I mention this, because one might want to separate the viewing widget from navigation components which e.g. allow to rotate the object with the mouse. In my program, the viewer is a child widget of a "trackball widget", which simulates a trackball (it could as well be the other way round) so that the widgets are on top of each other; and one should make sure that the trackball center is coincident with the displayed rotation center (i.e. the origin of the view system).
Actually, Ulli pointed me to an additional coordinate system for depth. First, I implemented several projection functors which used the current depth in their projection formula, e.g. for depth cueing (making the volume darker to the back side) in otherwise symmetric projection formulas (like the usual MIP, sum, ...). As a straight-forward solution, I used the Z coordinate in the camery system as depth - this posed the question where to put the camera plane at? Ullis proposition was to put the camera plane into the middle of the volume; I prefer to have it somewhere in front instead. The outcome of our discussion (in which Ulli complained that my first approach made a parametrization of the depth attenuation depend on the volume size) was to
- normalize the depth coordinate system, i.e. let the depth be in the range -1..1 independent from the current volume's size and orientation (this simplifies the projection functors), and to
- use a bounding sphere (centered in the rotation center) as a reference for the depth coordinates.
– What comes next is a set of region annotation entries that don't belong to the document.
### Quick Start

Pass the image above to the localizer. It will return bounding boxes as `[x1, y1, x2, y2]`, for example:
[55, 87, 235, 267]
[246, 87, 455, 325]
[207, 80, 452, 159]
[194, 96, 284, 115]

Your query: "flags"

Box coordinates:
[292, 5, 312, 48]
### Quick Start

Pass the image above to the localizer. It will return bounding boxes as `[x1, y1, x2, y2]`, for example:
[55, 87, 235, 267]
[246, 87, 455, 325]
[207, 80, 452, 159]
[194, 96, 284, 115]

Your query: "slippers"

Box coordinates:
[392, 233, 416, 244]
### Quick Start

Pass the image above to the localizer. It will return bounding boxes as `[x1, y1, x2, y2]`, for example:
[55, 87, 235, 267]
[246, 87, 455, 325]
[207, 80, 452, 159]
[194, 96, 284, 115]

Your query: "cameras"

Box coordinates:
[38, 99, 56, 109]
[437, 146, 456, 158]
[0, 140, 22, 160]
The bounding sphere has the purpose of making the depth rotation-invariant while assigning depth 0 to the rotation center and the maximum depth magnitude of 1 to at least one point in one orientation.
Axis Alignment
Finally, let me discuss the handedness/axis-direction issue: The only coordinate systems which are fixed are the ones at both ends.
- The volume system uses increasing "coordinates" as indices into the data array, where the exact direction of the axes in the real world depends on the data source, and can be taken into account when transforming into the object system if known.
- The widget system is fixed, too and usually has the X axis pointing right, and the Y axis pointing down (sometimes called "screen orientation" as opposed to the mathematical orientation). This also determines the Y direction in the image system.
The other coordinate systems can be aligned freely. First, I chose to let the X axis point right in all systems.
The volume alignment is already determined through an alignment vector used for the transformation between volume system and object system. I chose to let the unit vector default to a right-handed system, where Y points down and Z to the back, so that loading a stack of images results in the images being rendered in the same orientation as they appear in an image viewer, in front-to-back order.
Conclusion
I have implemented a function coordTransform(c, ss, ts) which transforms a coordinate vector c from eg. the source system ss to the target system ts.
Moreover, the function has an additional optional paramter which determines whether translations should be applied. This is because one does not only want to transform position coordinates, but also direction vectors. These can be transformed using the same scaling and rotation transformations, but leaving any translation out.
Note: If you're using homogenous coordinates, you can distinguish direction- from position-vectors by their last (augmented) coordinate. If you augment the original vector with 1 (as usual), the transformations will include the translating parts. However, if the last coordinate is zero/ignored, the first three dimensions will be transformed in the same way as without homogenous coordinates/translations.